It’s funny how music can whisk you back to a particular place and time, unlike anything else. I remember it as if it were yesterday. It was a humid, early spring night. My brother had come to complete the night’s bedside vigil so that I could get a few hour’s rest.

The roadways were almost empty as I drove home, weary and emotionally worn. I turned on the radio and heard those haunting words. Even though I had listened to the song many times before, on that night, the lyrics took on new meaning, knowing that Dad’s long life was drawing to a close. I couldn’t help but ponder what a powerful influence his life had been on so many people, especially his family.

Now on New Years’ Day 2010, the same words swirled through the car once again. “I want to leave a legacy. How will they remember me? Did I choose to love? Did I point to You enough to make a mark on things? I want to leave a legacy.”

As the tears fell, I realized they were not tears of deep sadness or grief. My Dad had lived an amazingly full 89 years.

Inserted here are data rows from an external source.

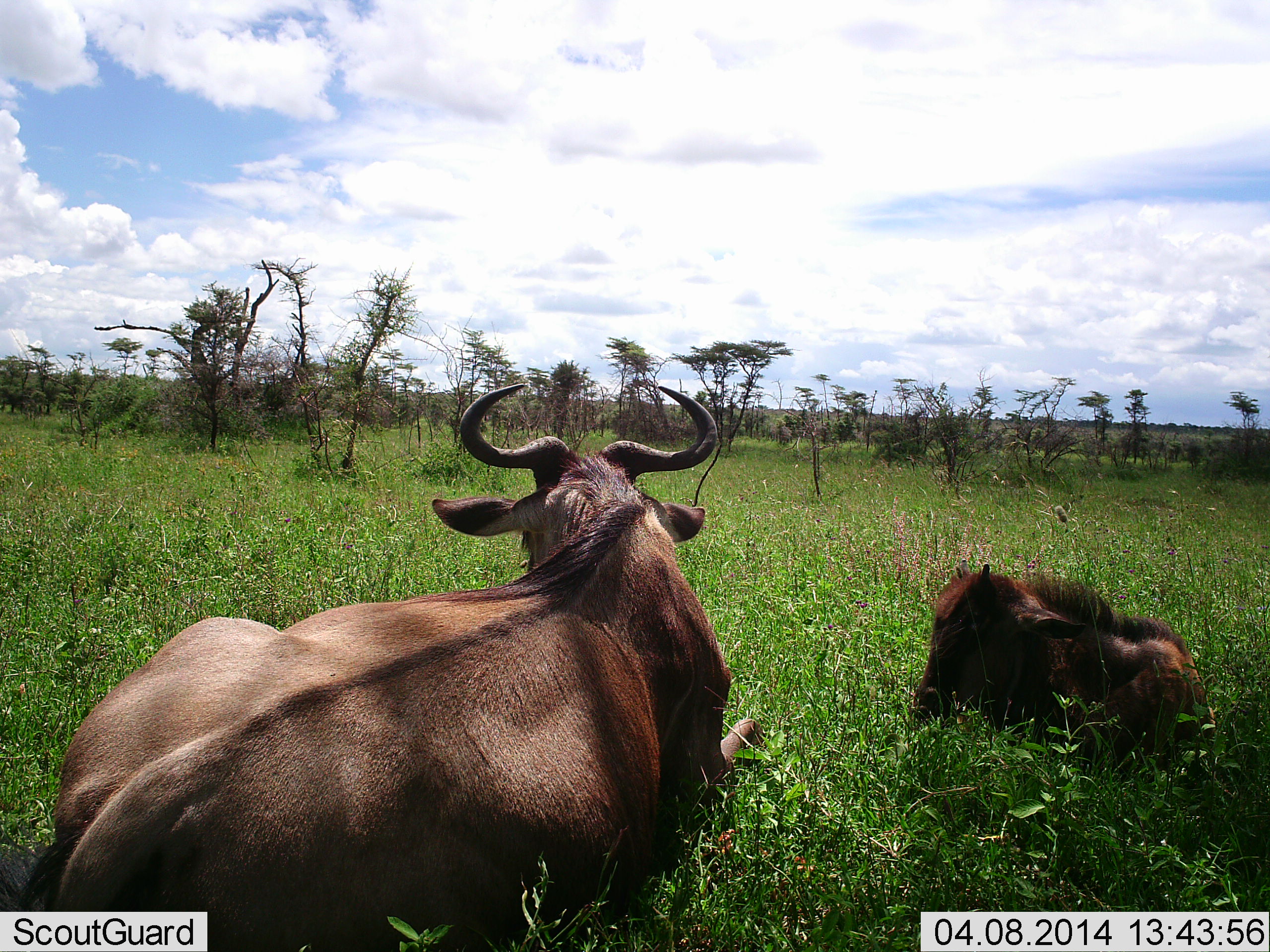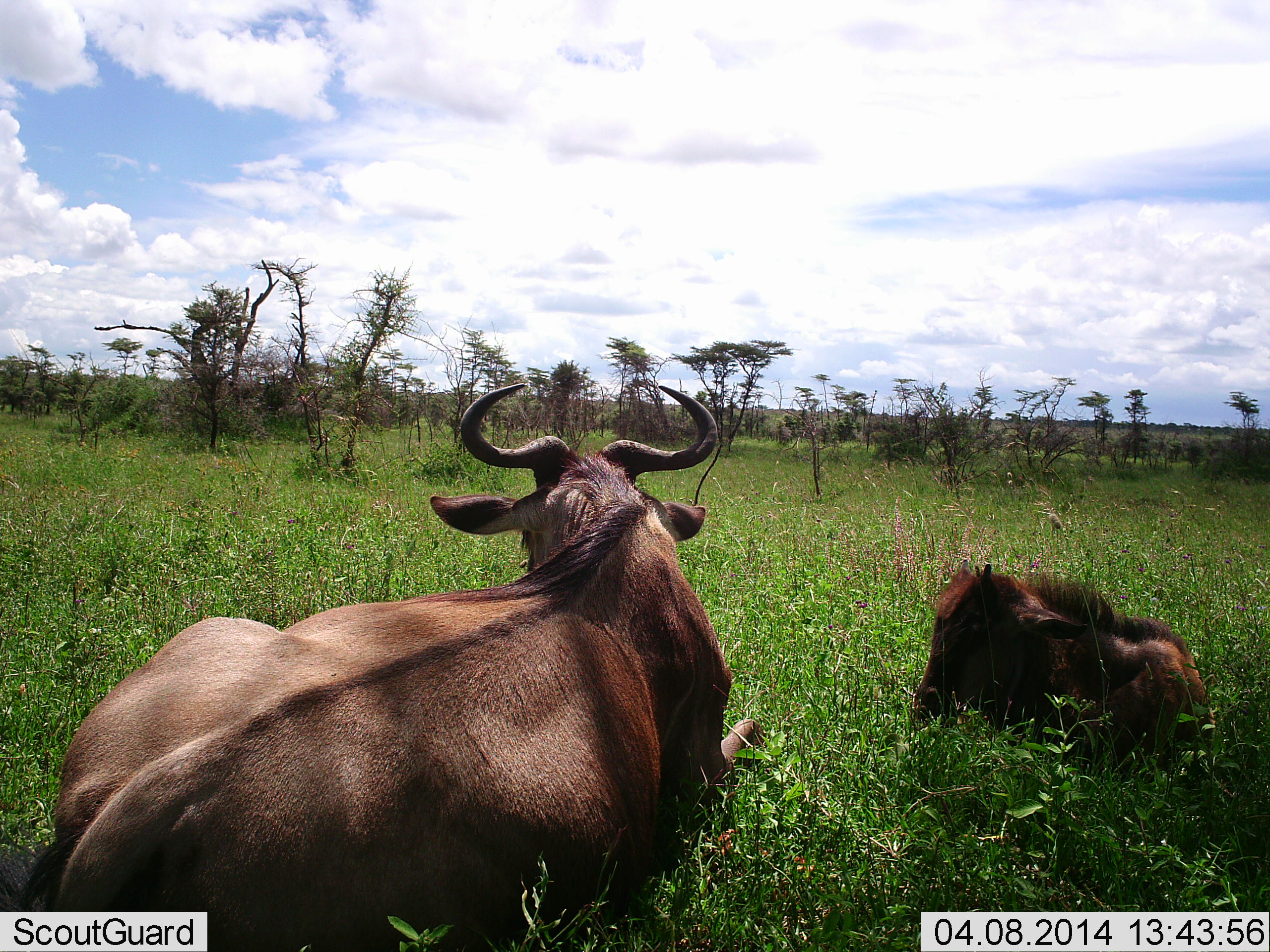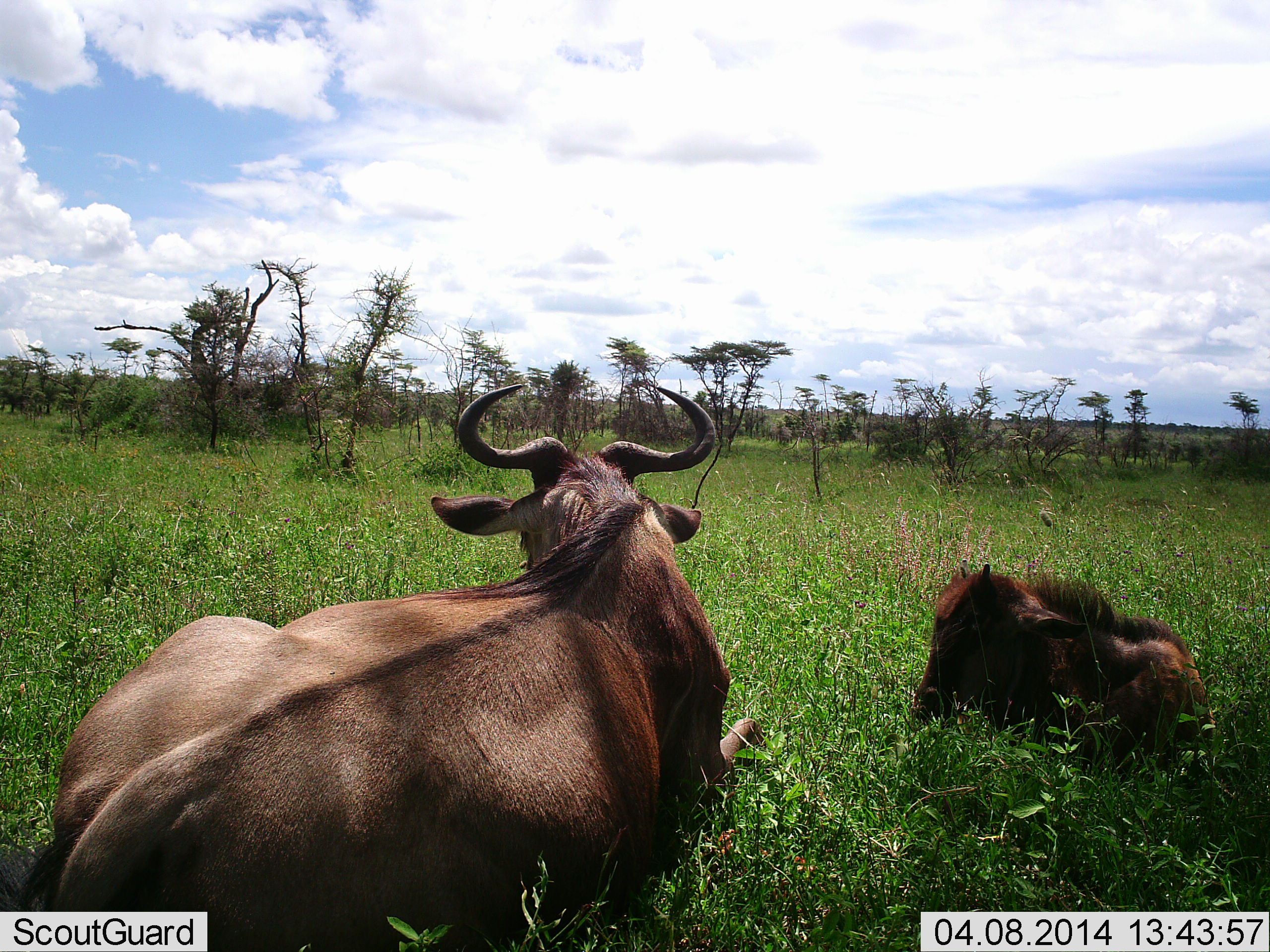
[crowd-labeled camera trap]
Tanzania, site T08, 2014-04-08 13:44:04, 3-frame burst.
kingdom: Animalia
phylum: Chordata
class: Mammalia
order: Artiodactyla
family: Bovidae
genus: Connochaetes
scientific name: Connochaetes taurinus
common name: blue wildebeest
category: wildebeest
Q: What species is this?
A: Wildebeest (blue wildebeest) (Connochaetes taurinus).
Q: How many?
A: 2.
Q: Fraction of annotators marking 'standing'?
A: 10%.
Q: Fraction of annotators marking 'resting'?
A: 90%.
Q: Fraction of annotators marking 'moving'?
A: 0%.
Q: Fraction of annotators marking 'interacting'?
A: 0%.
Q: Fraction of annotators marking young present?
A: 90%.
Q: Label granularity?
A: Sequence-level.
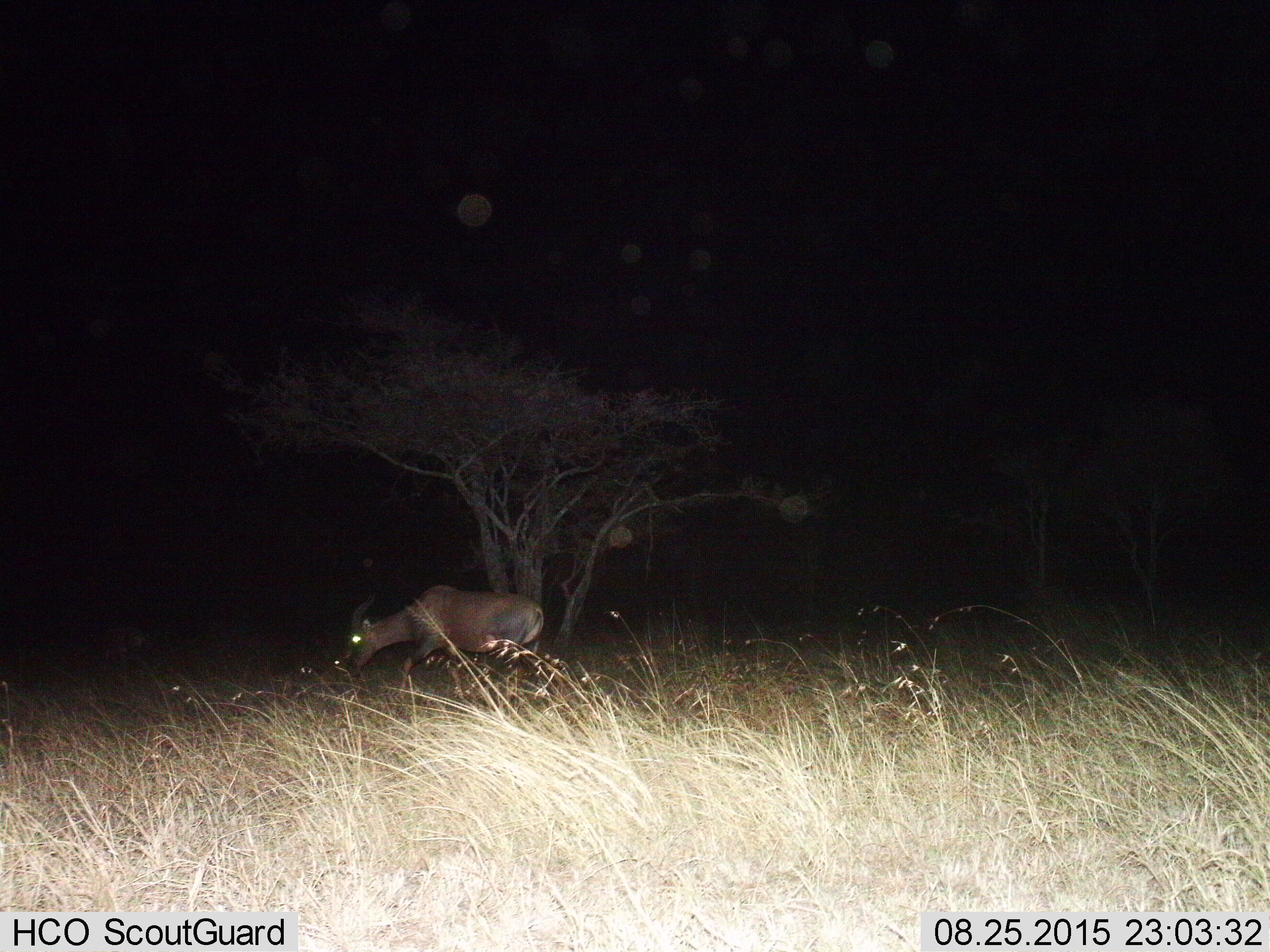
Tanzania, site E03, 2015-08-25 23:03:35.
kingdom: Animalia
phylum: Chordata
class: Mammalia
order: Artiodactyla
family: Bovidae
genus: Damaliscus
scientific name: Damaliscus lunatus jimela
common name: topi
Topi (Damaliscus lunatus jimela), count 1. Behavior (volunteer vote fractions): standing 17%, resting 0%, moving 67%, interacting 0%. Young present (vote fraction): 0%. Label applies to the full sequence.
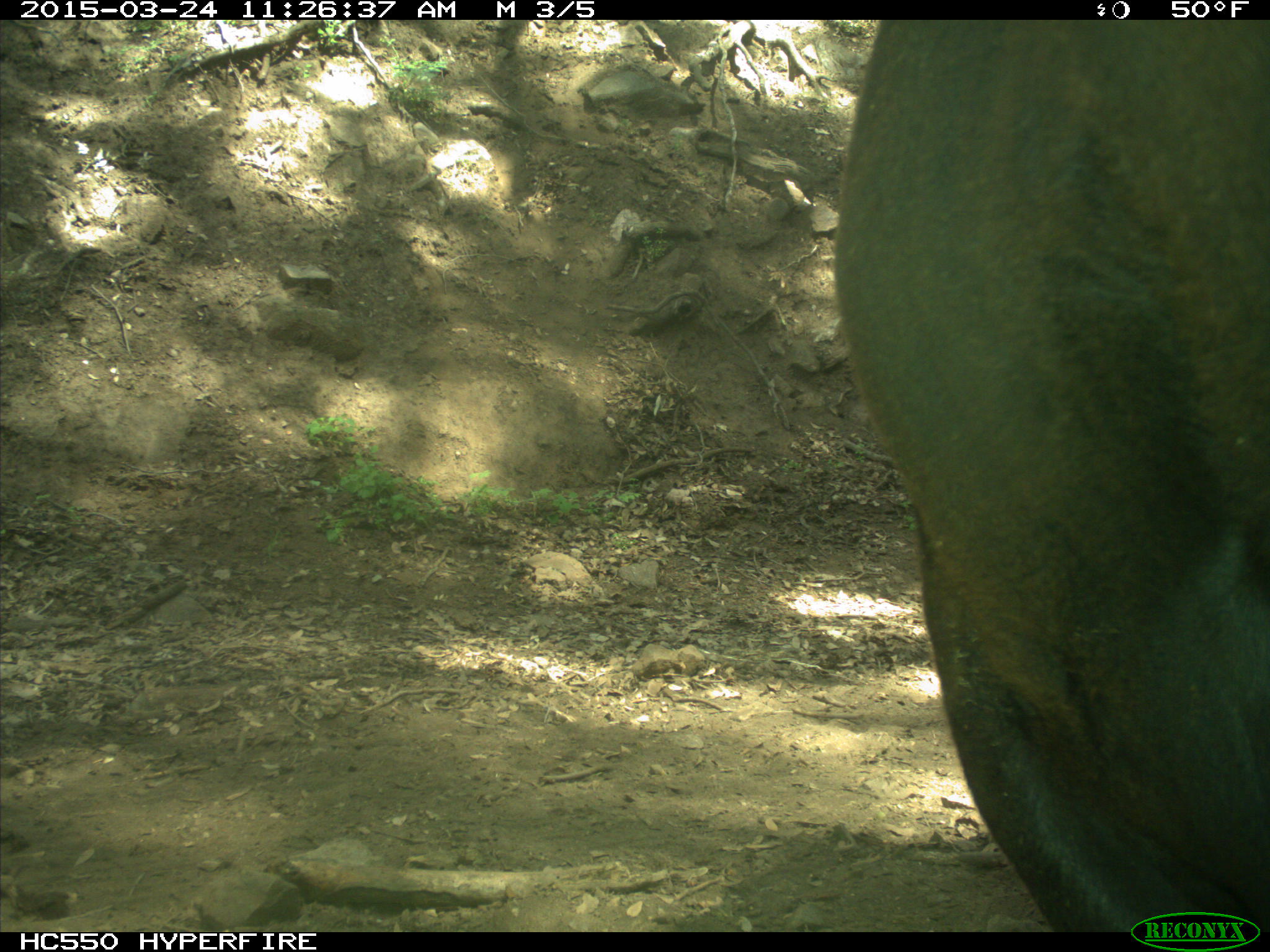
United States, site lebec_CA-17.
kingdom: Animalia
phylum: Chordata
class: Mammalia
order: Artiodactyla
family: Bovidae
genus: Bos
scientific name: Bos taurus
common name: domestic cow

I was crying because I wished my grandson could have known him. Suddenly I was reminded that the passing of my father’s legacy is up to us—the rest of the family.

It is up to us to see that my grandson learns the stories of his great-grandfather. Of how he loved to sing the repeating bass line in favorite hymns. Of how he and my Mother sat on a pew with a funny knot hole, and how they drove for Meals on Wheels and visited lonely people in nursing homes.

I want to make sure my grandson knows all the funny stories about family vacations, campfires and fishing, and about how my father handcrafted the walking stick he plays with from wood he’d gathered on a two-month trip to Alaska. I want him to understand the significance of the name he carries and the faithfulness of his great-grandfather.

Most of all, I want my little guy to know that his great-grandfather certainly chose to love, abundantly and selflessly. And that the rest of us will strive to continue his legacy.